**Excerpt provided:**

- - - - - - -

Street fighting rages as Kyiv seeks to hold Sievierodonetsk gains
KYIV/DRUZHKIVKA, Ukraine, June 7 (Reuters) - Ukrainian troops battled Russians street-to-street in the ruins of Sievierodonetsk on Tuesday, trying to hold onto gains from a surprise counter-offensive that had reversed momentum in one of the bloodiest land battles of the war.
The fight for the small industrial city has emerged as a pivotal battle in eastern Ukraine, with Russia focusing its offensive might there in the hope of achieving one of its stated war aims – to fully capture surrounding Luhansk province on behalf of separatist proxies.
After withdrawing from nearly all the city in the face of the Russian advance, Ukrainian forces staged a surprise counter-attack last week, driving the Russians from a swath of the city centre. Since then, the two armies have faced off across boulevards, both claiming to have inflicted huge casualties.
“Our heroes are not giving up positions in Sievierodonetsk,” President Volodymyr Zelenskiy said in an overnight video address, describing fierce street fighting in the city. Earlier, he told reporters at a briefing the Ukrainians were outnumbered but still had “every chance” of fighting back.
The city’s mayor, Oleksandr Stryuk, told Ukrainian television on Tuesday Ukrainian forces were doing all they could to hold their ground: “Our armed forces have strengthened their positions and are holding the line.”
Before Ukraine’s counter-offensive, Russia had seemed on the verge of encircling Ukraine’s garrison in Luhansk province, attempting to cut off the main road to Sievierodonetsk and its twin city Lysychansk across the Siverskiy Donets river.
But following the counter-offensive, Zelenskiy made a surprise visit to Lysychansk on Sunday, personally demonstrating that Kyiv still had an open route to its troops’ redoubt.
Ukraine’s defence ministry said Russia was throwing troops and equipment into its drive to capture Sievierodonetsk. Luhansk Governor Serhiy Gaidai said on Monday the situation had worsened since the Ukrainian defenders had pushed back the Russians over the weekend.
Luhansk and neighbouring Donetsk province, together known as the Donbas, have become Russia’s main focus since its forces were defeated at the outskirts of Kyiv in March and pushed back from the second biggest city Kharkiv last month.
Russia has been pressing from three main directions – east, north and south – to try to encircle the Ukrainians in the Donbas. Russia has made progress, but only slowly, failing to deal a decisive blow or to encircle the Ukrainians.

- - - - - - -

**The request:** According to the news report above, which river lies between Sievierodonetsk and its twin city Lysychansk?

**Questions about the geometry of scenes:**
- - - - - - -

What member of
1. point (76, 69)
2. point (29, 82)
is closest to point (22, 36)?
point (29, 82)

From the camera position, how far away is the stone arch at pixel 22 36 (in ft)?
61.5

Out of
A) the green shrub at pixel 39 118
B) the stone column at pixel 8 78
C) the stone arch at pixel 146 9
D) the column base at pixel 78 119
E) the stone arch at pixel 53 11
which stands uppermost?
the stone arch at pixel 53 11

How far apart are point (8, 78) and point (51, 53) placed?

- - - - - - -

**Response to the task:** The Siverskiy Donets river.